AP Photo/Charlie Neibergall

Former Republican Sen. Rick Santorum plans to formally announce his 2012 presidential run the week of June 5, an aide tells CBS News.

The outspoken social conservative has been making his intentions clear for more than a year, and participated in the first Republican presidential debate in May.

Santorum, who hails from Pennsylvania, served two terms in the Senate before losing his 2006 reelection bid his reelection bid by 18 points, the worst loss for a sitting senator since before Ronald Reagan became president. Since then, he has kept up his profile among conservatives by working as a Fox News contributor and regularly guest-hosting Bill Bennett's radio show.

Santorum is expected to focus his campaign in the early voting states where social conservatives make up a sizeable portion of the GOP electorate - Iowa and South Carolina. In Iowa, 60 percent of Republican caucus-goers in 2008 identified as "born-again Christians."

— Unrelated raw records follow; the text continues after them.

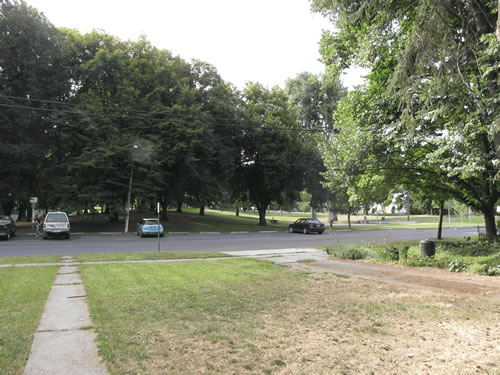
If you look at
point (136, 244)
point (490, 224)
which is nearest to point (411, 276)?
point (490, 224)

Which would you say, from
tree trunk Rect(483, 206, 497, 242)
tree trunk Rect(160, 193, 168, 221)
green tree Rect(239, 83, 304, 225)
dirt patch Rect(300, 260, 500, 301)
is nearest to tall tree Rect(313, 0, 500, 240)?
tree trunk Rect(483, 206, 497, 242)

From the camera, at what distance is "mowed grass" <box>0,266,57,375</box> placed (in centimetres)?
397

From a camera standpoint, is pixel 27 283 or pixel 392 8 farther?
pixel 392 8

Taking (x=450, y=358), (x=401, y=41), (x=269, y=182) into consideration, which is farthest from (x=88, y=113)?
(x=450, y=358)

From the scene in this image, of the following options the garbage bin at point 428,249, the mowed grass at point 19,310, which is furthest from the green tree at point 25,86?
the garbage bin at point 428,249

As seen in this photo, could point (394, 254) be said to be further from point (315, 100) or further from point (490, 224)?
point (315, 100)

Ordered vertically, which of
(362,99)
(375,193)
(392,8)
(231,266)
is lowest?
(231,266)

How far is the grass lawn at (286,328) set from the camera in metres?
3.87

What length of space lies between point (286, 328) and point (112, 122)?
28.9 m

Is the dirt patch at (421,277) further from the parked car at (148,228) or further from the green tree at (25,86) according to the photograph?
the green tree at (25,86)

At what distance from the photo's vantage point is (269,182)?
39625 millimetres

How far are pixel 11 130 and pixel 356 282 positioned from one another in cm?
3047

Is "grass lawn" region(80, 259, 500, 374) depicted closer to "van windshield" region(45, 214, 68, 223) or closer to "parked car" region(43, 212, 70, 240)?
"parked car" region(43, 212, 70, 240)

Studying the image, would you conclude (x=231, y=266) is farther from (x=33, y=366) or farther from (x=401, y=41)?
(x=401, y=41)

Santorum became a target of the left for comments in 2003 in which he referenced polygamy, incest and "man on dog" sex in a conversation about homosexuality. The comment prompted sex advice columnist and gay rights activist Dan Savage to lead a charge to define the word "santorum" as a graphic term related to homosexual sex, creating a unique Google problem for the former senator.

In an interview with Hotsheet last year, Santorum said that he has "no problem from a public policy point of view with homosexuality."

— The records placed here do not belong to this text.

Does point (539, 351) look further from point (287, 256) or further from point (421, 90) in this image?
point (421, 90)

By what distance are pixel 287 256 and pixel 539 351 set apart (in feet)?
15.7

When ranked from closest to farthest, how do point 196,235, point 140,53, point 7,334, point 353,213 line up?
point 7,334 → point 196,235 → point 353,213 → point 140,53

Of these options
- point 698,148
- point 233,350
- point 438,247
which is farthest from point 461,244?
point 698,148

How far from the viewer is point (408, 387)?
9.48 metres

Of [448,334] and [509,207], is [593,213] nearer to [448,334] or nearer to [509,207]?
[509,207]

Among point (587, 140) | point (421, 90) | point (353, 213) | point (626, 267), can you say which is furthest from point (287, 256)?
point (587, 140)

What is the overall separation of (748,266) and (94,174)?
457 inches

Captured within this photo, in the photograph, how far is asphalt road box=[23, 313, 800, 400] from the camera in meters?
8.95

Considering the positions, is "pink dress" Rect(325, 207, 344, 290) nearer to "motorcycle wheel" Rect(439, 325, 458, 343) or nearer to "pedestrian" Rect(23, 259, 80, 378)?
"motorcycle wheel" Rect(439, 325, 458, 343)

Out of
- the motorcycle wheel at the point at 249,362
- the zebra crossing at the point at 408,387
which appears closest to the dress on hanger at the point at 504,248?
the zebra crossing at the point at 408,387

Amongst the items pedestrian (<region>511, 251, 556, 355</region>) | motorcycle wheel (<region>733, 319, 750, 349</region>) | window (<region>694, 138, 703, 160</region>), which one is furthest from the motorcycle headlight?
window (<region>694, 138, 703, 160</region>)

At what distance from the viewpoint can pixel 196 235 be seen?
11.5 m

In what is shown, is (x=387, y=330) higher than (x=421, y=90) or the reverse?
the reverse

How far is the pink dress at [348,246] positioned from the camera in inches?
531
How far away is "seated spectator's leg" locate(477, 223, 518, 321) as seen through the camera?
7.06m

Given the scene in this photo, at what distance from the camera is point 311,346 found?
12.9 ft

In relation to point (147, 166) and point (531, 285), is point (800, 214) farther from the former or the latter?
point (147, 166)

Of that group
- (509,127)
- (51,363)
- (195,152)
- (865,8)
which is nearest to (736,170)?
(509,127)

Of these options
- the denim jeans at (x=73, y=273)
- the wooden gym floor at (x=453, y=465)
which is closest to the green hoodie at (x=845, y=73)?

Asked about his personal feelings on the subject, Santorum said, "I have personal feelings on a lot of things." He added that people have a right to do what they want in the privacy of their own home. "There are things that people do that I think are good, there are things that are bad, that really doesn't matter much," he stated.

Santorum, who has aggressively criticized both his Republican presidential rivals and President Obama in recent months, told CBS News political analyst John Dickerson in Aprilthat the president does not see America as exceptional.  (Watch at left.)

There are five Republican candidates already officially in the race: Former Minnesota Gov. Tim Pawlenty, former House Speaker Newt Gingrich, former New Mexico Gov. Gary Johnson, former Godfather's Pizza CEO Herman Cain and Texas Rep. Ron Paul.

Santorum, who has made repeated stops in the early voting states of Iowa, New Hampshire and South Carolina in recent months, has barely registered in early polls of the GOP field.